Что касается Вильгельмины и моего отца, то они, оставив бизнес, тем не менее оставались в нем. Много раз они, попрощавшись, уплывали к далеким берегам и столько же раз приплывали обратно — отчасти чтобы проверить, не угробил ли я дело в их отсутствие, а отчасти потому, что им просто недоставало всей этой суеты, поездок в Париж, модных вечеринок в Лондоне, хлопков шампанского в Честере…
Родители Мелкого Гида будут в меньшей степени тревожиться за своего сына, поскольку я наделю его чувством стиля и деловой хваткой, далеко превосходящими мои собственные. И потом, он будет любить свою работу. Ведь есть же люди, которые на самом деле получают удовольствие от процесса обслуживания клиентов, оформления заказов, ведения счетов и тому подобных вещей. Мой брат Джеффри — Душка Джеффри — был именно таким человеком. Счастливо мурлыча себе под нос, он гонял на спортивном «БМВ»-купе по чеширским дорогам, и белоснежные манжеты его сорочки выглядывали из рукавов пиджака от «Гуччи». Он даже во сне видел одежду. Здесь нет преувеличения — помню, как он взахлеб описывал прекрасные наряды, увиденные во сне накануне. «А что ты видишь в кошмарных снах?» — спросил я. «Плохую одежду», — сказал он.

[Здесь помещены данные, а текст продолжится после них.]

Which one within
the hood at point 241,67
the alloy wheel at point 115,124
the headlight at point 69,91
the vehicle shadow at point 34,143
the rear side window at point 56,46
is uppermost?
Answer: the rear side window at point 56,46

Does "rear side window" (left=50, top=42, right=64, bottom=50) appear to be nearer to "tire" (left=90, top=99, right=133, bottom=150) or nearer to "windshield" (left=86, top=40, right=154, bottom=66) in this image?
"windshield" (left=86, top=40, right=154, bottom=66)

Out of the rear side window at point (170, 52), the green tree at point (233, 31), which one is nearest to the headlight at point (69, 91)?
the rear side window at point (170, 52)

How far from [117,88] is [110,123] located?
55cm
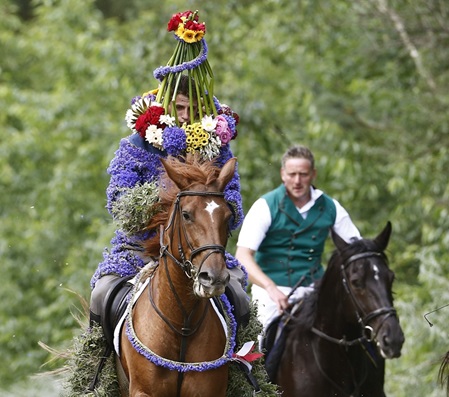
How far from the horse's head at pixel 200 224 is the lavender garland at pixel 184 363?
60cm

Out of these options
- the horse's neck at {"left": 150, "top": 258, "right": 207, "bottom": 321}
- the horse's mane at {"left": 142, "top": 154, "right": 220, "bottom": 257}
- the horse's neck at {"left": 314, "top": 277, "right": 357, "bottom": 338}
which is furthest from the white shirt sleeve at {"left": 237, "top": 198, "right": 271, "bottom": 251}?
the horse's neck at {"left": 150, "top": 258, "right": 207, "bottom": 321}

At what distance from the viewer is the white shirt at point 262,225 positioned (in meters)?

Когда мы беседовали с ним в последний раз, Джеффри находился на пороге своего теледебюта. Речь шла о цикле передач на манер Эзоповой басни про двух мышей, городскую и деревенскую; там планировалось показать владельцев двух модных магазинов — в Манчестере и Уилмслоу соответственно — и различия в запросах их клиентуры. Я не представлял себе, как можно сделать интересное телешоу на таком скудном материале, но что я знал о телевидении? В конце концов, если шоу провалится, не велика беда, полагал Милый Джеффри, относясь к возможности провала с завидным спокойствием.

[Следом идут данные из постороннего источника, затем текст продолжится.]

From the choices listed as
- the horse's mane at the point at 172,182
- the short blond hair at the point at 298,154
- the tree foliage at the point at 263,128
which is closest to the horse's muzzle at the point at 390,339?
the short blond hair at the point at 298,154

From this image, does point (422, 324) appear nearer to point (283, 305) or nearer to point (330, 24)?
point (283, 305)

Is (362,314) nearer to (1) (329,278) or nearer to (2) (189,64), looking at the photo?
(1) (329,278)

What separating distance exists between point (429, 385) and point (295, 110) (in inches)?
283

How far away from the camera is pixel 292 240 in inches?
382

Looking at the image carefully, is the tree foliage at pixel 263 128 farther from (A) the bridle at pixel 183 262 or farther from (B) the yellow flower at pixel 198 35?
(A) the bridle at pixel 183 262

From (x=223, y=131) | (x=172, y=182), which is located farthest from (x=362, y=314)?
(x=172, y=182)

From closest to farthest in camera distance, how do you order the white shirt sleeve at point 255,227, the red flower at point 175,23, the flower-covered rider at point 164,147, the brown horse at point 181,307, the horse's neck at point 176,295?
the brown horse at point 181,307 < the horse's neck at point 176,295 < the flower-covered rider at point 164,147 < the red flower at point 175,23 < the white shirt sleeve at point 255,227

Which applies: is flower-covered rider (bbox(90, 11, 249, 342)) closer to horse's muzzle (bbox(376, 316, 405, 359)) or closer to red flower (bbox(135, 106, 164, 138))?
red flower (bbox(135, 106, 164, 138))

Я решил, что в Мелком Гиде будет кое-что от Джеффри — как во внешности, так и в отношении к своему делу. Мелкий Гид не будет витать в облаках. Он будет внимательно слушать, что ему говорят, и отвечать на вопросы без промедления. И он не будет поддаваться гипнозу случайно увиденных слов — на лейблах, на боку проезжающего за окном автобуса, в газете, оставленной кем-то на стуле, — при этом забывая о клиентке в примерочной, ждущей, когда он принесет ей наряд другого размера. Одним словом, он не будет писателем. Это счастливое обстоятельство, в свою очередь, давало моей истории шанс на хеппи-энд (невзирая на рекомендации Фрэнсиса), если только не случится чего-нибудь ужасного по линии траха Мелкого Гида с собственной тещей — а сейчас, на начальном этапе работы над книгой, я не мог гарантировать, что этого не случится.
13. НУТРО
Если творческий порыв застает вас врасплох, он может стать настоящим проклятием; но если он не застает вас врасплох, это не творческий порыв. Не верьте людям, утверждающим, будто они открыли в себе литературный талант уже в зрелом возрасте. Они либо перевирают хронологию, либо никакого таланта у них нет и не было. Позыв к сочинительству обусловлен подсознательным стремлением что-то изменить в своем детстве. Нет, не фальсифицировать прошлое, но сделать так, чтобы окружающий мир не был таким дерьмовым, каким он виделся тебе в ту пору. Покажите мне счастливого ребенка, и я смогу вообразить его будущее в качестве спортсмена, политика, торговца модной одеждой — но не в качестве писателя. Романы рождаются из невзгод и унижений — и чем больше их было, тем лучше для романа, сам факт написания которого означает, что ты эти невзгоды худо-бедно преодолел.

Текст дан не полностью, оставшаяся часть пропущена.